Watching a horror movie and someone shouts “HEEEELLLPPPPPPPPP” or someone replies to your joke with a huge “HAHAHAHAHAHAHAHAHAHAHA” is known as word stretching. Word stretching is not only an integral part of spoken language but is also found in many texts. Though, it is very rare in formal writing, it is frequently used on social media. Word stretching emphasizes the meaning of the underlying word, changes the context and impacts the sentiment intensity of the sentence.

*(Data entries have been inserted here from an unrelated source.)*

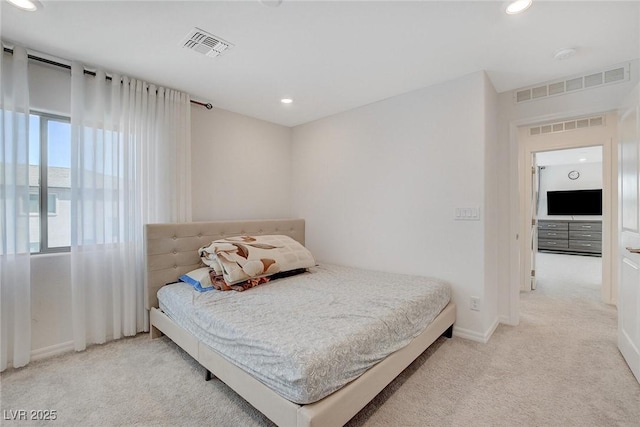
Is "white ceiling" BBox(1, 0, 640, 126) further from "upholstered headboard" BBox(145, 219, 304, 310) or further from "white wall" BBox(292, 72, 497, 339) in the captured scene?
"upholstered headboard" BBox(145, 219, 304, 310)

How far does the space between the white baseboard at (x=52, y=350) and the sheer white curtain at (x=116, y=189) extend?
0.10 m

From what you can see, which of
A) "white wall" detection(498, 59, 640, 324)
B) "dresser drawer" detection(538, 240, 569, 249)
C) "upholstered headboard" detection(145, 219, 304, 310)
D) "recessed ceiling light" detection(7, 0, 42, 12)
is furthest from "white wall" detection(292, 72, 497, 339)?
"dresser drawer" detection(538, 240, 569, 249)

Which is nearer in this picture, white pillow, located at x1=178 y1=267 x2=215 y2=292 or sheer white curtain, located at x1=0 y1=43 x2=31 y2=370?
sheer white curtain, located at x1=0 y1=43 x2=31 y2=370

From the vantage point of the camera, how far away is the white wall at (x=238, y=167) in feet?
10.4

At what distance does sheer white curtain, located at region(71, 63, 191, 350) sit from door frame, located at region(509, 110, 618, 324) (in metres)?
3.51

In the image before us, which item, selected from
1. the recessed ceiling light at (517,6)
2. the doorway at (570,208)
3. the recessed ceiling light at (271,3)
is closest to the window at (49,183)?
the recessed ceiling light at (271,3)

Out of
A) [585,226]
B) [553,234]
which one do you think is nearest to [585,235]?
[585,226]

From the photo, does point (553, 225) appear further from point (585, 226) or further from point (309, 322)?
point (309, 322)

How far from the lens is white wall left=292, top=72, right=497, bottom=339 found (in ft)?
8.30

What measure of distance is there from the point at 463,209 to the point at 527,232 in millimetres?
2369

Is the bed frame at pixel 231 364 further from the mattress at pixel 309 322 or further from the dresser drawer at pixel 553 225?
the dresser drawer at pixel 553 225

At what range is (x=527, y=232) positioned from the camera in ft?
13.6

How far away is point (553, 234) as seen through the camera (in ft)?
25.2

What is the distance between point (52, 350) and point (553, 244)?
32.9 ft
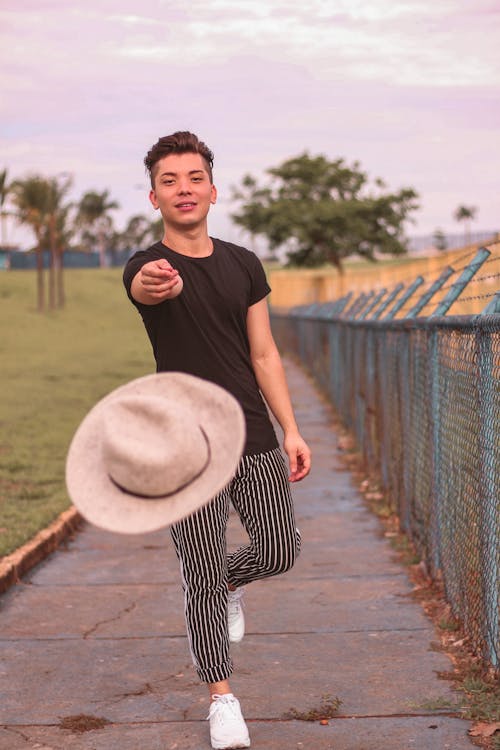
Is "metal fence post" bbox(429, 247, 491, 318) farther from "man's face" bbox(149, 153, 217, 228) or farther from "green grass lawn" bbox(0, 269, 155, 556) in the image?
"green grass lawn" bbox(0, 269, 155, 556)

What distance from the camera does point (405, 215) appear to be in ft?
221

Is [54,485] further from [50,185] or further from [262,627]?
[50,185]

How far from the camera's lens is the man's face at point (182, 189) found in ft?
14.6

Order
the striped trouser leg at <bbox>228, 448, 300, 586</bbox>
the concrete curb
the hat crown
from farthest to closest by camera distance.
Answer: the concrete curb
the striped trouser leg at <bbox>228, 448, 300, 586</bbox>
the hat crown

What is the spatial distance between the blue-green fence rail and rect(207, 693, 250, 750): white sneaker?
1180 millimetres

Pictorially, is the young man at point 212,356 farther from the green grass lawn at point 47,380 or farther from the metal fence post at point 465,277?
the green grass lawn at point 47,380

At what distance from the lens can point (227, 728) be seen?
14.6 ft

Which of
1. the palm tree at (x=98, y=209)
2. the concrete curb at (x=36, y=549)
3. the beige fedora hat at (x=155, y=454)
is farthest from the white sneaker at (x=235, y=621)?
the palm tree at (x=98, y=209)

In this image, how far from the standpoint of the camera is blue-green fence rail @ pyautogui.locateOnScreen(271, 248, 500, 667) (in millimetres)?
5199

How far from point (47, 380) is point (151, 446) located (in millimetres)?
22784

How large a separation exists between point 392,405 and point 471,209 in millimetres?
157224

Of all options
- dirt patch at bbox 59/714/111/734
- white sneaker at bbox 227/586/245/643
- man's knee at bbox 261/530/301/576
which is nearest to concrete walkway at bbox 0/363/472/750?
dirt patch at bbox 59/714/111/734

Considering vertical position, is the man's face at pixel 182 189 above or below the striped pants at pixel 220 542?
above

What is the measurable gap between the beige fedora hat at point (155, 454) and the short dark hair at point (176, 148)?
3.31 feet
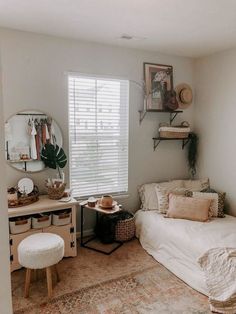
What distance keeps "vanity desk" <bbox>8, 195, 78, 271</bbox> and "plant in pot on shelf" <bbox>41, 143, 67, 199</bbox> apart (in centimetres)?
11

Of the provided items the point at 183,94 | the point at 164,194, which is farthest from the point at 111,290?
the point at 183,94

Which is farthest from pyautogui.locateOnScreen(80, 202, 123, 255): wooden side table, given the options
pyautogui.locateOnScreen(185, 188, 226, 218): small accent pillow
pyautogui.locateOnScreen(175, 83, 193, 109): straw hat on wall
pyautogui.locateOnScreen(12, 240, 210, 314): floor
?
pyautogui.locateOnScreen(175, 83, 193, 109): straw hat on wall

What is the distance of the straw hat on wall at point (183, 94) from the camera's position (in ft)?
12.3

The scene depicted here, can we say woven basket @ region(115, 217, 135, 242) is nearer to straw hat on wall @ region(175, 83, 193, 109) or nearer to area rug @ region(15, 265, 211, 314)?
area rug @ region(15, 265, 211, 314)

In this work, a rule-based fine-grained approach to sentiment analysis named StretchVADER is introduced that extends the capabilities of the rule-based approach called VADER. StretchVADER detects improved sentiment intensity using textual features such as stretched words and smileys by calculating a StretchVADER Score (SVS). This score is also used to label the dataset. It has been observed that many tweets contain stretched words and smileys, e.g. 28.5% in a randomly extracted dataset from Twitter. A dataset is also generated and annotated using SVS which contains detailed features related to stretched words and smileys. Finally, Machine Learning (ML) models are evaluated on two different data encoding techniques, e.g. TF-IDF and Word2Vec. The results obtained show that the XGBoost algorithm with 1500 gradient-boosted trees and TF-IDF data encoding achieved a higher accuracy, precision, recall and F1-score than the other ML models, i.e. 91.24%, 91.11%, 91.24% and 91.08%, respectively.